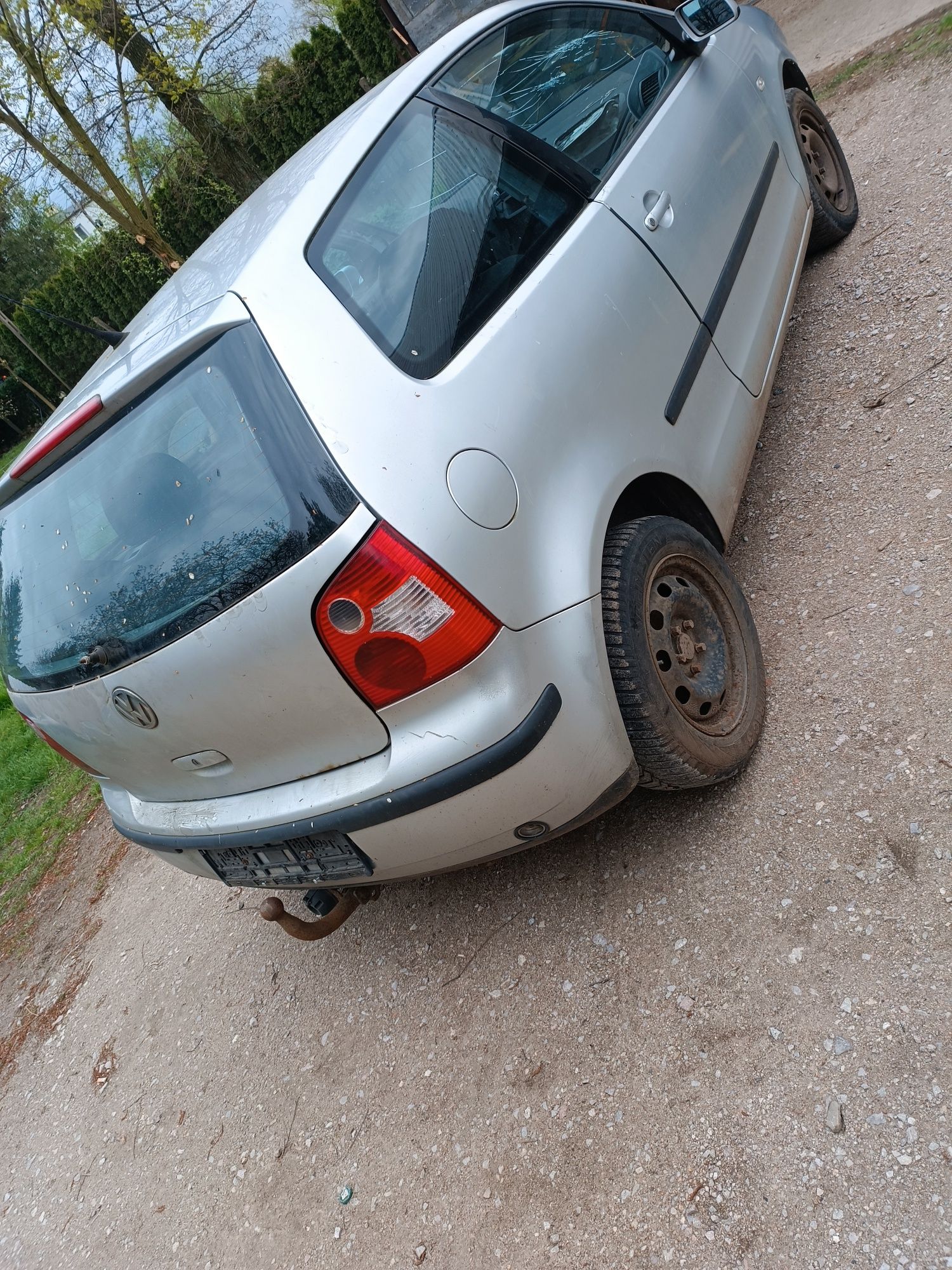 VW Polo 9n 2003r. na części. Instalacja gaz 2 lata!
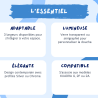 Paroi fixe latérale KUADRA 2.0 F Novellini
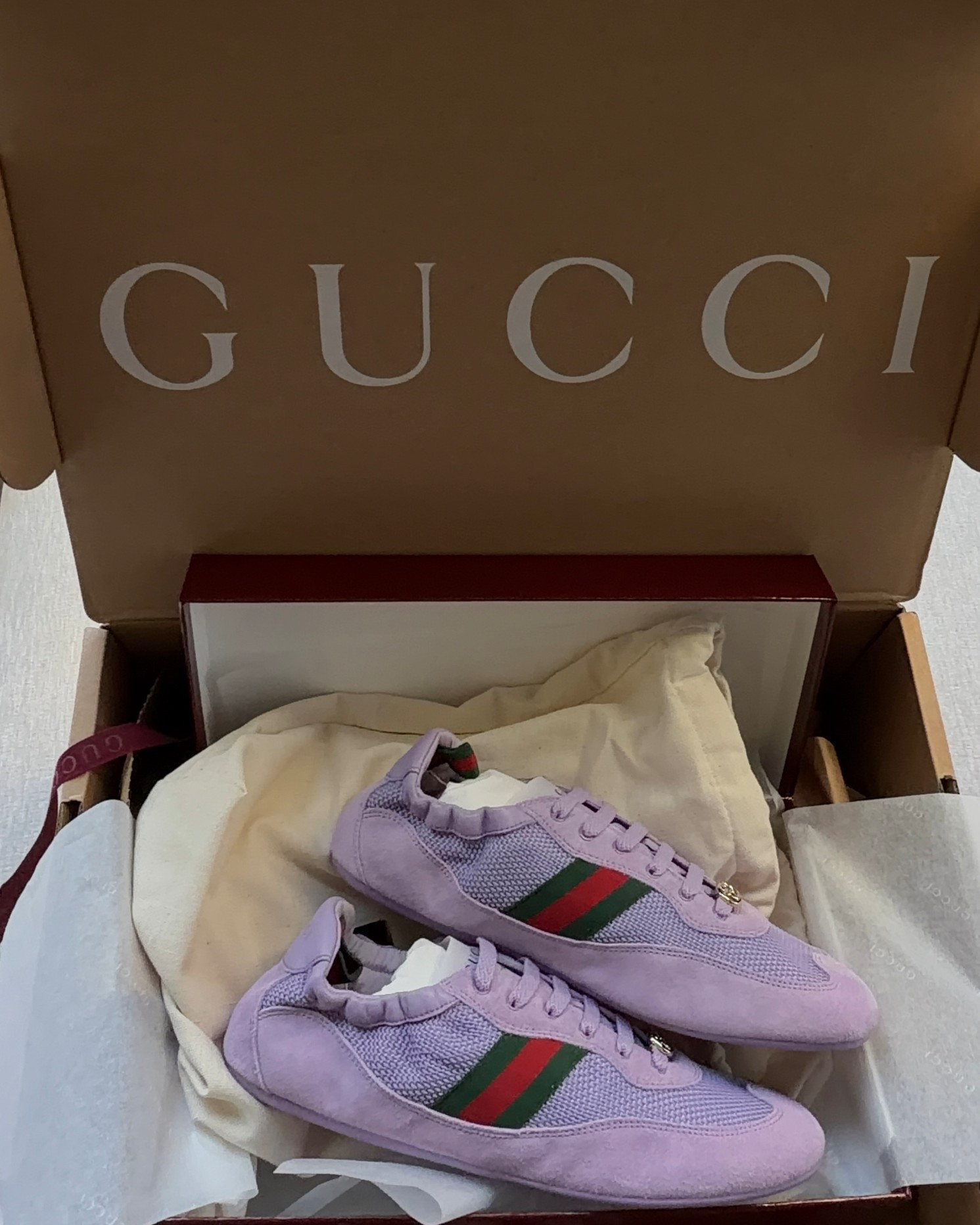 Still in my purple era…and as Taylor says, she likes her friends cloaked in Gucci! 💜

#LTKStyleTip #LTKShoeCrush #LTKActive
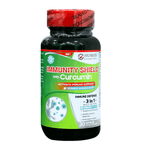 درع المناعة الأساسي البشري مع كبسولات الكركمين 30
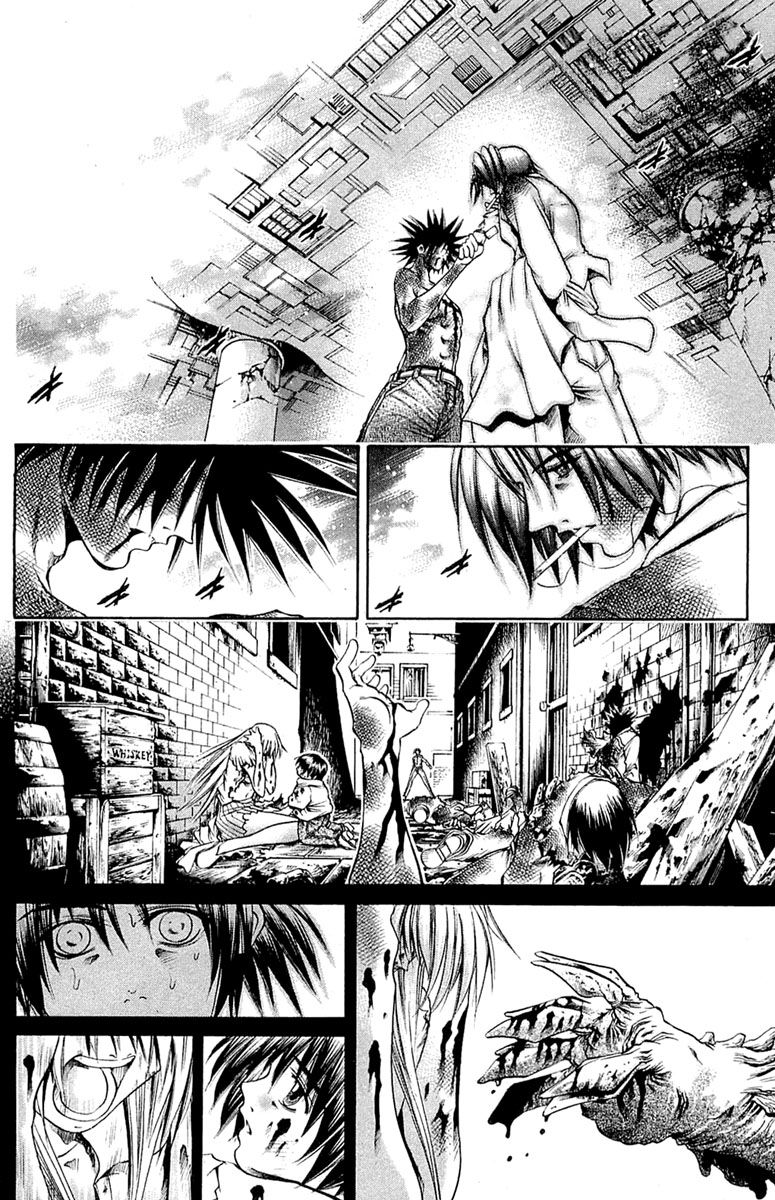 Get Backers Chapter 302 page 11 - Chapter 302: Act XII: Get Back the Lost Time (47)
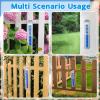 Outdoor Rain Gauge, Easy to Read view 4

—————

[Work item]
Pictures are to be left out. Otherwise, copy the material above exactly.

[Response area]
 VW Polo 9n 2003r. na części. Instalacja gaz 2 lata!
 Paroi fixe latérale KUADRA 2.0 F Novellini
 Still in my purple era…and as Taylor says, she likes her friends cloaked in Gucci! 💜

#LTKStyleTip #LTKShoeCrush #LTKActive
 درع المناعة الأساسي البشري مع كبسولات الكركمين 30
 Get Backers Chapter 302 page 11 - Chapter 302: Act XII: Get Back the Lost Time (47)
 Outdoor Rain Gauge, Easy to Read view 4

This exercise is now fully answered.